So it's been almost two months since I've posted- and I think you guys were right... the 2:1 transition was the culprit.  So we have made the transition, and things were going MUCH better- my little one was sleeping 12 hours at night, and a 1 1/2 hour nap around noon or 12:30pm.  Still keeping the EASY routine.  It was BLISS!  She was putting herself to sleep with no troubles after our wind-down routine, and sleeping without waking (unless a tooth or something was bothering her).  However, now things are a mess again, and I just don't know what to do.  I fear having to do WI/WO again and hearing the screaming... I just don't think I can bear it for very long.  My husband went out of town for work for two weeks and things just seemed to go haywire, and there were about 4 nights where she screamed for an hour before bedtime- with no reason I could figure out.  Then things were fine for a few days, and then she came down with a stomach bug- diarrhea and feeling yucky for about a week.  She just got over that about 5 days ago, and things have been out of whack since.  She has been waking during the night, mostly inconsolable, and she has refused a nap the past few days.  Now I think she may be OT, which I'm sure is not helping, but she just screams for the entire hour I try to get her down for a nap (doing WI/WO). 

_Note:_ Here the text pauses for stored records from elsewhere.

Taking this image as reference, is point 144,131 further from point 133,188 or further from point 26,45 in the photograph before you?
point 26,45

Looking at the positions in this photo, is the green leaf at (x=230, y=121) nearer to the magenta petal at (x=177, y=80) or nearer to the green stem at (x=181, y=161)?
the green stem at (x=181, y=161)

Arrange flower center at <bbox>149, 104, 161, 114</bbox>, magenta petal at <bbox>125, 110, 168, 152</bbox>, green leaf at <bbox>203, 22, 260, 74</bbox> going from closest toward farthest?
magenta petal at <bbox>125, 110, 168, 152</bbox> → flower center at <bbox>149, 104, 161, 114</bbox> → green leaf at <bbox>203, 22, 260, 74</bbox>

I was starting to think that maybe she is just not tired enough at 12:30pm, and maybe needs a nap closer to 1pm, as she had been sleeping about 8pm to 8am, but does that explain the night wakings?  I can't figure out what causes things to be so out of whack when things were going so well.  Could it just be leftover from her being sick?  She seems completely normal during the day, except surrounding her sleep times.  There were a few nights that I rocked her for awhile or held her while she was sick, and I feared she would get used to that, but she was sick so I of course I had to soothe her. 

Also, she just seems inconsolable at times lately- the other night when she woke, I could not calm her down.  I tried turning the light on/off, rocking, walking, letting her in her crib, rubbing her back, and we eventually came downstairs and turned the TV on for a bit to calm her down, b/c it was going on an hour of her screaming with nothing working.  I'm wondering how much of that is her personality?  I'm just so confused.  And my anxiety is getting the best of me I think... I feel like it is so hard to know what is the right thing to do.

Sorry for the long post... any suggestions?  I feel helpless.